In an IDE, when you are looking for something more specific, like the usage of a function, you open the content search, type the function name and then explore the content of your results.

I Have a Slight Idea of What I Want, but I don't Know Where to Find It

This is the most difficult case to get right, because along with the searching, you are also dealing with exploring your knowledge base. Using a basic full text search won’t be enough, as common matches work only if you know what you’re looking for.

The search alone is often not enough, so you regularly see some other way of solving this. Tools like Obsidian or Logseq tried to deal with it using backlinks and graph view.
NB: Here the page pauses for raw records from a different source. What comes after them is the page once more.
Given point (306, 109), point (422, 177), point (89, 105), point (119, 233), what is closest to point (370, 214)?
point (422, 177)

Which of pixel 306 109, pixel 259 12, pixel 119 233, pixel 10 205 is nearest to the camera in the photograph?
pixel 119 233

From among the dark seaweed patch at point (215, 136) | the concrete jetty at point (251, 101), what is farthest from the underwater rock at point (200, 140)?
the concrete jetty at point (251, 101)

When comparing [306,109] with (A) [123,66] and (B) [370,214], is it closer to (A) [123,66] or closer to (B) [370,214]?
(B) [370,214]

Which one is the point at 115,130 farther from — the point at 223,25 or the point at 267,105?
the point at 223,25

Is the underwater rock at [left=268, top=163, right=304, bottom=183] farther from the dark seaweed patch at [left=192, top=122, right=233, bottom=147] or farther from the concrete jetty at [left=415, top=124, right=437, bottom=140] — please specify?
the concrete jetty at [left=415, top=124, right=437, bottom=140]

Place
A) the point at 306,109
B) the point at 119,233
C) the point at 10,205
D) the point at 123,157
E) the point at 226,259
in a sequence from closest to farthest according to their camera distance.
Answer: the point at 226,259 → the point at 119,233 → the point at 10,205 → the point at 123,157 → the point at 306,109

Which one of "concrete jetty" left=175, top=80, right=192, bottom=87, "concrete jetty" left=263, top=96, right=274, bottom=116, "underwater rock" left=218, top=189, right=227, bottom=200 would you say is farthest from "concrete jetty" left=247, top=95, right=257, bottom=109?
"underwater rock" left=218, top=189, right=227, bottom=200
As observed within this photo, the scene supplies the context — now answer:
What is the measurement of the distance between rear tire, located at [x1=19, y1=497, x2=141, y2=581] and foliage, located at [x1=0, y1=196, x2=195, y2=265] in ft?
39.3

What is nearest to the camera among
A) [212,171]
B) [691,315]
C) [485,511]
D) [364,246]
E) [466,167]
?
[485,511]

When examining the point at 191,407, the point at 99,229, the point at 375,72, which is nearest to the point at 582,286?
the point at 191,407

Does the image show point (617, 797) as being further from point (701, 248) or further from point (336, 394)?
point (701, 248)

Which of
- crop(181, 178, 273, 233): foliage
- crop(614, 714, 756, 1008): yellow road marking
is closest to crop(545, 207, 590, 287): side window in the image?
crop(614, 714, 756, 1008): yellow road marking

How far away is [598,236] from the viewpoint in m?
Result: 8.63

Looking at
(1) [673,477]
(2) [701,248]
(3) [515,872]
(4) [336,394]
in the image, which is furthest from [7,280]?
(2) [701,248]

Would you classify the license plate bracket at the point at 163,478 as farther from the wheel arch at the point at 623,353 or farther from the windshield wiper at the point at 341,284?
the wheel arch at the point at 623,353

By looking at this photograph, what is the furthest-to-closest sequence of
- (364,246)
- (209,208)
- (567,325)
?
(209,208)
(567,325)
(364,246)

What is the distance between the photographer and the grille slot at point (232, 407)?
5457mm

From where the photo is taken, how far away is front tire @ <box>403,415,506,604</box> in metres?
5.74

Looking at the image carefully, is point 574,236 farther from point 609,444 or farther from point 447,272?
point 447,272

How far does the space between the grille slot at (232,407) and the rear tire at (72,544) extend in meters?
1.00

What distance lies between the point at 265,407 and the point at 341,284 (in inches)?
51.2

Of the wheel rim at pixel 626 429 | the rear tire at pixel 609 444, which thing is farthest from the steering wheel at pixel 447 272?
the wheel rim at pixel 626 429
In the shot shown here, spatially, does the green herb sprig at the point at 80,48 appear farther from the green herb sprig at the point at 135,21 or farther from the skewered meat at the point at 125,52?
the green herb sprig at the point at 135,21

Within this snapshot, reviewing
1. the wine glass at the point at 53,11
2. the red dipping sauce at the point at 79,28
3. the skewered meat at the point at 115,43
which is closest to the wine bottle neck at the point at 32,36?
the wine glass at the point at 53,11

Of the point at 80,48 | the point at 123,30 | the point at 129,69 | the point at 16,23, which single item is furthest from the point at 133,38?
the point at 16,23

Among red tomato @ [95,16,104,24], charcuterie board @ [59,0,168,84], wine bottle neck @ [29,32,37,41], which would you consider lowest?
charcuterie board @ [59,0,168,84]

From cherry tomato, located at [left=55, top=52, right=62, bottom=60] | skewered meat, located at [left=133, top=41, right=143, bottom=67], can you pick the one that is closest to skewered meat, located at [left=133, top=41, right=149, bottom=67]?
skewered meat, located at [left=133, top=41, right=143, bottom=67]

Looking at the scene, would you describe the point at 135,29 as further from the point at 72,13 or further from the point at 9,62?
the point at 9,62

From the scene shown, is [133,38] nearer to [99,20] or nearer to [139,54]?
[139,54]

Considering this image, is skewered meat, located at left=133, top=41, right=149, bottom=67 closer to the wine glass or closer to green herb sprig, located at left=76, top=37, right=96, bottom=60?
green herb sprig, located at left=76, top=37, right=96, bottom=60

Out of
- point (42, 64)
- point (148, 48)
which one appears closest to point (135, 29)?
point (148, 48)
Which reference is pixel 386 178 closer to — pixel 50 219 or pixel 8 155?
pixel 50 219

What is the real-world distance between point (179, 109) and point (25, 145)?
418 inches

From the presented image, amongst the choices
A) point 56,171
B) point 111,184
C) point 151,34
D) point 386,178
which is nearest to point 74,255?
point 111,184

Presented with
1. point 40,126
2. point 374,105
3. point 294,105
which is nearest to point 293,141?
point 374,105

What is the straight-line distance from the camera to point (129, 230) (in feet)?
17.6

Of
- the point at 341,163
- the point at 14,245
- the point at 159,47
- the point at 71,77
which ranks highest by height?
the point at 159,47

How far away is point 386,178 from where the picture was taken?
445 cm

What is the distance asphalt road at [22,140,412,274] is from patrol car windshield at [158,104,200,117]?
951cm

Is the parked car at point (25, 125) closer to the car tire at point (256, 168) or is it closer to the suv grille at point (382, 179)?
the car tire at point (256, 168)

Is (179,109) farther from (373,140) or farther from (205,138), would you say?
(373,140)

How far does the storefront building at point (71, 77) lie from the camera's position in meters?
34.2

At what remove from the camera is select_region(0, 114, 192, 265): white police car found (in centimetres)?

In graph view, you can view and navigate between linked entities in a 2D plane. While helping you navigate when search falls short, it requires a certain amount of foresight when creating your pages and makes you think for your future self. You need to constantly link your current knowledge to the relevant content from the past, which is tedious and time consuming.

A great search should solve all of these scenarios with ease. It should enable you to retrieve information almost instantly when you know exactly what you want. And when you don’t, it should lead you in the right direction and help you explore your existing knowledge base.

acreom Search

Clearly defining the various routes one can take helped us realize where we have failed the first time. We've wanted to keep both the title-based search, used mainly for navigation, and contextual search, used for retrieving information, working simultaneously, which has led to poor results. As a solution, we've decided to split the two scenarios and create a clear path for each one.

First part of the solution was to create a navigation search. It allows searching all entities present in acreom using title and date. It can be used to navigate anywhere in the app, including all data from existing integrations.

You can quickly jump around the app and navigate anywhere within milliseconds, using only your keyboard. The navigation sits on top of the UI and is quickly accessible using a keyboard shortcut. We've also added some basic commands, allowing you to quickly create pages.

To deal with the second scenario, we have created an extended search view which can be accessed either from navigation search or by using another keyboard shortcut. The extended view gives you an option to search the content of entities alongside their title and metadata, such as hashtags and dates.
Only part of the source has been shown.